◆ GOAL OF THE EXERCISE
Copy out, word for word, the entries from the line containing "From the given" up to and including the last line of the entries.

◆ EXCERPTED RECORDS
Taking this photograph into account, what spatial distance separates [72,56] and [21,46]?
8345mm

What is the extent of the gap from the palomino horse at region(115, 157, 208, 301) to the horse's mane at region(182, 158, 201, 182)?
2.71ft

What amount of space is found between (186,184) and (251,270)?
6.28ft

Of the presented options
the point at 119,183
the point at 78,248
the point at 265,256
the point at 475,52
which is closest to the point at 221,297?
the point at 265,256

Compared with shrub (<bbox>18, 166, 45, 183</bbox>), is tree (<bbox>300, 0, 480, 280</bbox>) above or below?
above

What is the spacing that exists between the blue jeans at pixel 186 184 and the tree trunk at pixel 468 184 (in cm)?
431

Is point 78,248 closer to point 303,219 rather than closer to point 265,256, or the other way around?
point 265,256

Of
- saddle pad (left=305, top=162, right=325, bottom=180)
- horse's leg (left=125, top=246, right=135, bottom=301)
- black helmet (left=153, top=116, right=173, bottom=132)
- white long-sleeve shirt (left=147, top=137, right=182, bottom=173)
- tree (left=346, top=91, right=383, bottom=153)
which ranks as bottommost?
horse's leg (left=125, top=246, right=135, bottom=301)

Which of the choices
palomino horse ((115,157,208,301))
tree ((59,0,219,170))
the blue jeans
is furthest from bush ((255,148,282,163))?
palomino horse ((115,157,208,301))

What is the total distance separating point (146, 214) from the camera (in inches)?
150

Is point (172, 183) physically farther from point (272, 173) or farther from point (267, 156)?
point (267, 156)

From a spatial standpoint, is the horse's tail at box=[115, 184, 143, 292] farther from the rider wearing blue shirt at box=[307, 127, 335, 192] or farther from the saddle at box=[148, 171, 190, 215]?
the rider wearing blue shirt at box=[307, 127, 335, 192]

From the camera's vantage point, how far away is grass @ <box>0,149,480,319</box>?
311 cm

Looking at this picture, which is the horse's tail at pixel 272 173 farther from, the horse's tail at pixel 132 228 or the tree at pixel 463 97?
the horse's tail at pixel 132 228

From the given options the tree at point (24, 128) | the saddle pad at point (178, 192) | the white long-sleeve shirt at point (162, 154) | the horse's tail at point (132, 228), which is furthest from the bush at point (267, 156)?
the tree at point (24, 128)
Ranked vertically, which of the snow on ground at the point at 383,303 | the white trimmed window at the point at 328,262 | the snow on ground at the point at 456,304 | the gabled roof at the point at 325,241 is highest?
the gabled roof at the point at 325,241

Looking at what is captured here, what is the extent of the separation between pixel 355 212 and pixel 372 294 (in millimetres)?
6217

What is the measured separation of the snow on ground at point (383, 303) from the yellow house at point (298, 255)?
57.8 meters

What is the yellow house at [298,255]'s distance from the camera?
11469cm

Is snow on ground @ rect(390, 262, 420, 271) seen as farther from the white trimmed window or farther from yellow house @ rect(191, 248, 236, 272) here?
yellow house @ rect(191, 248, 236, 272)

◆ WORKED ANSWER
From the given options the tree at point (24, 128) | the saddle pad at point (178, 192) | the white long-sleeve shirt at point (162, 154) | the horse's tail at point (132, 228), which is furthest from the bush at point (267, 156)?
the tree at point (24, 128)
Ranked vertically, which of the snow on ground at the point at 383,303 | the white trimmed window at the point at 328,262 | the snow on ground at the point at 456,304 | the gabled roof at the point at 325,241 is highest?
the gabled roof at the point at 325,241

Looking at what is captured here, what is the extent of the separation between pixel 355 212 and pixel 372 294 (in millimetres)?
6217

What is the measured separation of the snow on ground at point (383, 303) from the yellow house at point (298, 255)?
57.8 meters

What is the yellow house at [298,255]'s distance from the camera?
11469cm

Is snow on ground @ rect(390, 262, 420, 271) seen as farther from the white trimmed window or farther from yellow house @ rect(191, 248, 236, 272) here?
yellow house @ rect(191, 248, 236, 272)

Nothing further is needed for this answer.